Incidents targeting Muslims, previously the least common involving religious bias, increased from just 28 in 2000 to 481 in 2001 — a jump of 1,600 percent. However, anti-Jewish attacks still led the category.
Hate crimes directed against people because of their ethnicity or national origin — those not Hispanic and not black — more than doubled from 354 in 2000 to 1,501 in 2001. This category includes people of Middle Eastern origin or descent, the FBI says.
The increases, according to the report, happened "presumably as a result of the heinous incidents that occurred on Sept. 11" of 2001.

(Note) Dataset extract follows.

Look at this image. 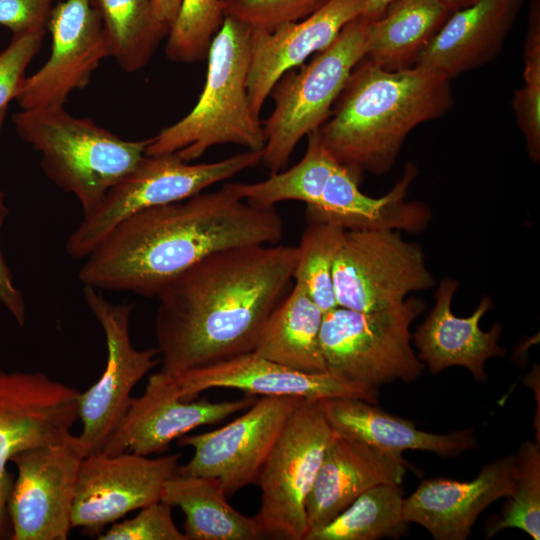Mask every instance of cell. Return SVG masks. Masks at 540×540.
Instances as JSON below:
<instances>
[{"label": "cell", "instance_id": "6", "mask_svg": "<svg viewBox=\"0 0 540 540\" xmlns=\"http://www.w3.org/2000/svg\"><path fill=\"white\" fill-rule=\"evenodd\" d=\"M367 24L364 16L347 23L328 47L288 71L273 87L274 108L262 123L265 146L260 162L270 174L282 171L298 142L330 116L353 69L365 56Z\"/></svg>", "mask_w": 540, "mask_h": 540}, {"label": "cell", "instance_id": "30", "mask_svg": "<svg viewBox=\"0 0 540 540\" xmlns=\"http://www.w3.org/2000/svg\"><path fill=\"white\" fill-rule=\"evenodd\" d=\"M307 139L303 158L291 168L256 183L229 182L231 188L244 200L261 207H275L290 200L316 207L338 162L323 144L318 129Z\"/></svg>", "mask_w": 540, "mask_h": 540}, {"label": "cell", "instance_id": "7", "mask_svg": "<svg viewBox=\"0 0 540 540\" xmlns=\"http://www.w3.org/2000/svg\"><path fill=\"white\" fill-rule=\"evenodd\" d=\"M425 308L421 299L409 298L378 311L337 306L325 312L320 345L327 372L378 391L416 380L426 366L413 350L410 328Z\"/></svg>", "mask_w": 540, "mask_h": 540}, {"label": "cell", "instance_id": "9", "mask_svg": "<svg viewBox=\"0 0 540 540\" xmlns=\"http://www.w3.org/2000/svg\"><path fill=\"white\" fill-rule=\"evenodd\" d=\"M334 433L321 400L302 399L293 410L256 481L261 504L255 519L262 536L305 539L307 498Z\"/></svg>", "mask_w": 540, "mask_h": 540}, {"label": "cell", "instance_id": "3", "mask_svg": "<svg viewBox=\"0 0 540 540\" xmlns=\"http://www.w3.org/2000/svg\"><path fill=\"white\" fill-rule=\"evenodd\" d=\"M450 81L418 66L387 70L363 58L318 128L320 138L359 182L363 172L384 174L414 128L451 109Z\"/></svg>", "mask_w": 540, "mask_h": 540}, {"label": "cell", "instance_id": "14", "mask_svg": "<svg viewBox=\"0 0 540 540\" xmlns=\"http://www.w3.org/2000/svg\"><path fill=\"white\" fill-rule=\"evenodd\" d=\"M180 457V453L152 458L133 452L84 456L77 475L72 528L98 537L108 524L160 501Z\"/></svg>", "mask_w": 540, "mask_h": 540}, {"label": "cell", "instance_id": "37", "mask_svg": "<svg viewBox=\"0 0 540 540\" xmlns=\"http://www.w3.org/2000/svg\"><path fill=\"white\" fill-rule=\"evenodd\" d=\"M99 540H187L176 526L172 507L161 500L140 509L133 518L114 522Z\"/></svg>", "mask_w": 540, "mask_h": 540}, {"label": "cell", "instance_id": "16", "mask_svg": "<svg viewBox=\"0 0 540 540\" xmlns=\"http://www.w3.org/2000/svg\"><path fill=\"white\" fill-rule=\"evenodd\" d=\"M47 29L50 56L26 77L15 99L21 110L64 107L71 93L85 88L103 59L110 57L102 21L89 0L54 5Z\"/></svg>", "mask_w": 540, "mask_h": 540}, {"label": "cell", "instance_id": "40", "mask_svg": "<svg viewBox=\"0 0 540 540\" xmlns=\"http://www.w3.org/2000/svg\"><path fill=\"white\" fill-rule=\"evenodd\" d=\"M9 210L5 204V194L0 191V232ZM0 302L12 314L19 326H23L26 320L25 301L21 292L16 288L12 274L3 258L0 250Z\"/></svg>", "mask_w": 540, "mask_h": 540}, {"label": "cell", "instance_id": "28", "mask_svg": "<svg viewBox=\"0 0 540 540\" xmlns=\"http://www.w3.org/2000/svg\"><path fill=\"white\" fill-rule=\"evenodd\" d=\"M452 12L440 0H396L369 20L364 58L387 70L414 63Z\"/></svg>", "mask_w": 540, "mask_h": 540}, {"label": "cell", "instance_id": "4", "mask_svg": "<svg viewBox=\"0 0 540 540\" xmlns=\"http://www.w3.org/2000/svg\"><path fill=\"white\" fill-rule=\"evenodd\" d=\"M251 27L226 15L207 55L203 90L192 110L150 138L146 155L176 154L185 162L220 144L262 151L265 136L251 110L247 78Z\"/></svg>", "mask_w": 540, "mask_h": 540}, {"label": "cell", "instance_id": "26", "mask_svg": "<svg viewBox=\"0 0 540 540\" xmlns=\"http://www.w3.org/2000/svg\"><path fill=\"white\" fill-rule=\"evenodd\" d=\"M324 313L295 283L266 321L253 353L295 371L327 372L320 345Z\"/></svg>", "mask_w": 540, "mask_h": 540}, {"label": "cell", "instance_id": "10", "mask_svg": "<svg viewBox=\"0 0 540 540\" xmlns=\"http://www.w3.org/2000/svg\"><path fill=\"white\" fill-rule=\"evenodd\" d=\"M338 306L378 311L435 286L421 247L393 230H345L333 265Z\"/></svg>", "mask_w": 540, "mask_h": 540}, {"label": "cell", "instance_id": "35", "mask_svg": "<svg viewBox=\"0 0 540 540\" xmlns=\"http://www.w3.org/2000/svg\"><path fill=\"white\" fill-rule=\"evenodd\" d=\"M524 85L513 97L517 124L529 157L540 158V0H531L524 43Z\"/></svg>", "mask_w": 540, "mask_h": 540}, {"label": "cell", "instance_id": "1", "mask_svg": "<svg viewBox=\"0 0 540 540\" xmlns=\"http://www.w3.org/2000/svg\"><path fill=\"white\" fill-rule=\"evenodd\" d=\"M297 259L295 246L249 245L213 253L171 280L156 296L158 373L174 377L253 352Z\"/></svg>", "mask_w": 540, "mask_h": 540}, {"label": "cell", "instance_id": "24", "mask_svg": "<svg viewBox=\"0 0 540 540\" xmlns=\"http://www.w3.org/2000/svg\"><path fill=\"white\" fill-rule=\"evenodd\" d=\"M417 175L412 164L384 196L373 198L362 193L359 181L341 164L334 168L320 203L306 208L308 222H326L345 230H402L422 232L431 220L430 208L419 201H405Z\"/></svg>", "mask_w": 540, "mask_h": 540}, {"label": "cell", "instance_id": "36", "mask_svg": "<svg viewBox=\"0 0 540 540\" xmlns=\"http://www.w3.org/2000/svg\"><path fill=\"white\" fill-rule=\"evenodd\" d=\"M225 13L254 29L302 20L330 0H223Z\"/></svg>", "mask_w": 540, "mask_h": 540}, {"label": "cell", "instance_id": "33", "mask_svg": "<svg viewBox=\"0 0 540 540\" xmlns=\"http://www.w3.org/2000/svg\"><path fill=\"white\" fill-rule=\"evenodd\" d=\"M516 482L513 494L499 516L485 526L486 538L507 528L540 539V441L524 440L515 453Z\"/></svg>", "mask_w": 540, "mask_h": 540}, {"label": "cell", "instance_id": "12", "mask_svg": "<svg viewBox=\"0 0 540 540\" xmlns=\"http://www.w3.org/2000/svg\"><path fill=\"white\" fill-rule=\"evenodd\" d=\"M83 296L101 325L107 346L105 369L99 380L80 393L78 436L85 456L98 453L123 419L137 383L157 364V348L137 349L129 333L132 303L113 304L97 288L83 285Z\"/></svg>", "mask_w": 540, "mask_h": 540}, {"label": "cell", "instance_id": "15", "mask_svg": "<svg viewBox=\"0 0 540 540\" xmlns=\"http://www.w3.org/2000/svg\"><path fill=\"white\" fill-rule=\"evenodd\" d=\"M301 400L262 396L243 415L219 429L179 437L178 446H190L194 453L176 473L218 478L226 495L256 483L283 427Z\"/></svg>", "mask_w": 540, "mask_h": 540}, {"label": "cell", "instance_id": "31", "mask_svg": "<svg viewBox=\"0 0 540 540\" xmlns=\"http://www.w3.org/2000/svg\"><path fill=\"white\" fill-rule=\"evenodd\" d=\"M401 484H380L356 498L348 507L304 540H377L399 538L408 522L403 516Z\"/></svg>", "mask_w": 540, "mask_h": 540}, {"label": "cell", "instance_id": "17", "mask_svg": "<svg viewBox=\"0 0 540 540\" xmlns=\"http://www.w3.org/2000/svg\"><path fill=\"white\" fill-rule=\"evenodd\" d=\"M254 395L232 401L211 402L203 397L182 400L169 381L158 372L148 378L144 393L132 397L129 407L100 452L114 455L123 452L149 456L165 451L176 438L203 425L218 423L228 416L248 409Z\"/></svg>", "mask_w": 540, "mask_h": 540}, {"label": "cell", "instance_id": "29", "mask_svg": "<svg viewBox=\"0 0 540 540\" xmlns=\"http://www.w3.org/2000/svg\"><path fill=\"white\" fill-rule=\"evenodd\" d=\"M89 1L102 21L110 57L128 73L144 68L169 33L152 0Z\"/></svg>", "mask_w": 540, "mask_h": 540}, {"label": "cell", "instance_id": "38", "mask_svg": "<svg viewBox=\"0 0 540 540\" xmlns=\"http://www.w3.org/2000/svg\"><path fill=\"white\" fill-rule=\"evenodd\" d=\"M46 29L12 35L9 44L0 51V110L8 109L26 79L25 72L39 52Z\"/></svg>", "mask_w": 540, "mask_h": 540}, {"label": "cell", "instance_id": "25", "mask_svg": "<svg viewBox=\"0 0 540 540\" xmlns=\"http://www.w3.org/2000/svg\"><path fill=\"white\" fill-rule=\"evenodd\" d=\"M321 406L335 432L393 454L420 450L457 457L478 447L472 428L448 434L422 431L412 421L359 398L325 399L321 400Z\"/></svg>", "mask_w": 540, "mask_h": 540}, {"label": "cell", "instance_id": "5", "mask_svg": "<svg viewBox=\"0 0 540 540\" xmlns=\"http://www.w3.org/2000/svg\"><path fill=\"white\" fill-rule=\"evenodd\" d=\"M18 135L40 153V166L58 187L77 197L84 215L144 157L150 138L125 140L64 107L20 110Z\"/></svg>", "mask_w": 540, "mask_h": 540}, {"label": "cell", "instance_id": "18", "mask_svg": "<svg viewBox=\"0 0 540 540\" xmlns=\"http://www.w3.org/2000/svg\"><path fill=\"white\" fill-rule=\"evenodd\" d=\"M164 378L182 400L195 399L201 392L212 388H231L254 396H289L309 400L359 398L378 404V390L355 385L329 372L309 374L295 371L253 352Z\"/></svg>", "mask_w": 540, "mask_h": 540}, {"label": "cell", "instance_id": "32", "mask_svg": "<svg viewBox=\"0 0 540 540\" xmlns=\"http://www.w3.org/2000/svg\"><path fill=\"white\" fill-rule=\"evenodd\" d=\"M344 232V228L332 223L308 222L297 246L293 279L323 313L338 306L332 271Z\"/></svg>", "mask_w": 540, "mask_h": 540}, {"label": "cell", "instance_id": "8", "mask_svg": "<svg viewBox=\"0 0 540 540\" xmlns=\"http://www.w3.org/2000/svg\"><path fill=\"white\" fill-rule=\"evenodd\" d=\"M262 151L247 150L226 159L191 164L176 154L144 155L112 186L69 236L66 251L75 259L89 253L118 224L142 210L184 200L261 162Z\"/></svg>", "mask_w": 540, "mask_h": 540}, {"label": "cell", "instance_id": "20", "mask_svg": "<svg viewBox=\"0 0 540 540\" xmlns=\"http://www.w3.org/2000/svg\"><path fill=\"white\" fill-rule=\"evenodd\" d=\"M515 482V454L487 463L470 481L422 480L404 499L403 516L408 523L424 527L435 540H465L487 507L513 494Z\"/></svg>", "mask_w": 540, "mask_h": 540}, {"label": "cell", "instance_id": "44", "mask_svg": "<svg viewBox=\"0 0 540 540\" xmlns=\"http://www.w3.org/2000/svg\"><path fill=\"white\" fill-rule=\"evenodd\" d=\"M6 114H7V109L0 110V131L2 129Z\"/></svg>", "mask_w": 540, "mask_h": 540}, {"label": "cell", "instance_id": "41", "mask_svg": "<svg viewBox=\"0 0 540 540\" xmlns=\"http://www.w3.org/2000/svg\"><path fill=\"white\" fill-rule=\"evenodd\" d=\"M152 4L158 20L170 29L176 17L180 0H152Z\"/></svg>", "mask_w": 540, "mask_h": 540}, {"label": "cell", "instance_id": "11", "mask_svg": "<svg viewBox=\"0 0 540 540\" xmlns=\"http://www.w3.org/2000/svg\"><path fill=\"white\" fill-rule=\"evenodd\" d=\"M80 391L43 372L0 369V540L11 538L7 465L26 449L60 442L79 419Z\"/></svg>", "mask_w": 540, "mask_h": 540}, {"label": "cell", "instance_id": "42", "mask_svg": "<svg viewBox=\"0 0 540 540\" xmlns=\"http://www.w3.org/2000/svg\"><path fill=\"white\" fill-rule=\"evenodd\" d=\"M396 0H366L363 14L369 20L380 18Z\"/></svg>", "mask_w": 540, "mask_h": 540}, {"label": "cell", "instance_id": "21", "mask_svg": "<svg viewBox=\"0 0 540 540\" xmlns=\"http://www.w3.org/2000/svg\"><path fill=\"white\" fill-rule=\"evenodd\" d=\"M411 465L337 432L331 438L306 502L308 532L330 522L356 498L380 484H402Z\"/></svg>", "mask_w": 540, "mask_h": 540}, {"label": "cell", "instance_id": "39", "mask_svg": "<svg viewBox=\"0 0 540 540\" xmlns=\"http://www.w3.org/2000/svg\"><path fill=\"white\" fill-rule=\"evenodd\" d=\"M54 0H0V25L14 34L47 30Z\"/></svg>", "mask_w": 540, "mask_h": 540}, {"label": "cell", "instance_id": "2", "mask_svg": "<svg viewBox=\"0 0 540 540\" xmlns=\"http://www.w3.org/2000/svg\"><path fill=\"white\" fill-rule=\"evenodd\" d=\"M283 221L275 207L253 205L229 182L214 192L137 212L89 253L83 285L154 297L176 276L218 251L277 244Z\"/></svg>", "mask_w": 540, "mask_h": 540}, {"label": "cell", "instance_id": "43", "mask_svg": "<svg viewBox=\"0 0 540 540\" xmlns=\"http://www.w3.org/2000/svg\"><path fill=\"white\" fill-rule=\"evenodd\" d=\"M451 12L469 7L479 0H440Z\"/></svg>", "mask_w": 540, "mask_h": 540}, {"label": "cell", "instance_id": "23", "mask_svg": "<svg viewBox=\"0 0 540 540\" xmlns=\"http://www.w3.org/2000/svg\"><path fill=\"white\" fill-rule=\"evenodd\" d=\"M522 0H479L452 12L414 66L449 80L482 67L501 52Z\"/></svg>", "mask_w": 540, "mask_h": 540}, {"label": "cell", "instance_id": "19", "mask_svg": "<svg viewBox=\"0 0 540 540\" xmlns=\"http://www.w3.org/2000/svg\"><path fill=\"white\" fill-rule=\"evenodd\" d=\"M366 0H330L308 17L272 30L251 28L247 88L256 118L275 84L288 71L328 47L343 27L363 16Z\"/></svg>", "mask_w": 540, "mask_h": 540}, {"label": "cell", "instance_id": "27", "mask_svg": "<svg viewBox=\"0 0 540 540\" xmlns=\"http://www.w3.org/2000/svg\"><path fill=\"white\" fill-rule=\"evenodd\" d=\"M161 501L183 511L187 540H255L262 536L255 517L228 504L218 478L176 473L166 481Z\"/></svg>", "mask_w": 540, "mask_h": 540}, {"label": "cell", "instance_id": "22", "mask_svg": "<svg viewBox=\"0 0 540 540\" xmlns=\"http://www.w3.org/2000/svg\"><path fill=\"white\" fill-rule=\"evenodd\" d=\"M458 282L441 280L435 293V305L425 321L412 334L418 358L433 374L452 366L466 368L477 381H487L485 363L492 357L505 355L499 344L502 327L495 323L489 331L481 330L479 322L494 307L488 296H483L478 307L468 317H458L451 309Z\"/></svg>", "mask_w": 540, "mask_h": 540}, {"label": "cell", "instance_id": "34", "mask_svg": "<svg viewBox=\"0 0 540 540\" xmlns=\"http://www.w3.org/2000/svg\"><path fill=\"white\" fill-rule=\"evenodd\" d=\"M225 16L223 0H180L167 35L165 53L168 59L178 63L206 59Z\"/></svg>", "mask_w": 540, "mask_h": 540}, {"label": "cell", "instance_id": "13", "mask_svg": "<svg viewBox=\"0 0 540 540\" xmlns=\"http://www.w3.org/2000/svg\"><path fill=\"white\" fill-rule=\"evenodd\" d=\"M85 456L78 436L15 454L17 469L8 502L10 540H66L80 463Z\"/></svg>", "mask_w": 540, "mask_h": 540}]
</instances>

Overall crime motivated by hate rose just over 17 percent from 2000 to 2001, from 8,063 to 9,730 incidents. Part of the increase, however, is a result in an increase in the number of law enforcement agencies voluntarily supplying hate crime data to the FBI from year to year.
Race was still the chief apparent motivation for hate crimes.
There were just over 12,000 victims of hate crimes in 2001, with 46 percent of those targeted because of their race. There were 2,899 bias crimes against 3,700 black victims, by far the largest single category.
Sexual orientation remained a key trigger for hate crimes. There were more attacks against gay men in 2001 than against Muslims, Catholics, Protestants and Atheists combined.
The majority of incidents were against individuals, including 10 murders, four rapes, 2,736 assaults and 3,563 cases of intimidation. There were more than 3,600 property crimes as well, all but a few incidents of vandalism or destruction.
Most incidents against Muslims and people of Middle Eastern ethnicity also involved assaults and intimidation, but there were three cases of murder or manslaughter and 35 arsons.
Whites made up the vast majority of known offenders for all cases, at 6,054, followed by blacks at 1,882.
The 2001 hate crimes report was drawn from 11,987 law enforcement agencies around the country, up from 1,160 agencies in 2000.
California was the state where the most hate crime reports originated, with over 2,600, followed by New Jersey (804) and Massachusetts (680). Alabama recorded zero offenses. The disparity among states could reflect differences in treating crimes as bias offenses and in recording and sharing the data.
"Hate crimes touch not only the individual victim, but they also affect the entire group associated with the particular bias motivation," the FBI report read. "Unfair and inaccurate stereotyping can make victims of all who share the same race, religion, ethnicity or national origin, sexual orientation, or disability."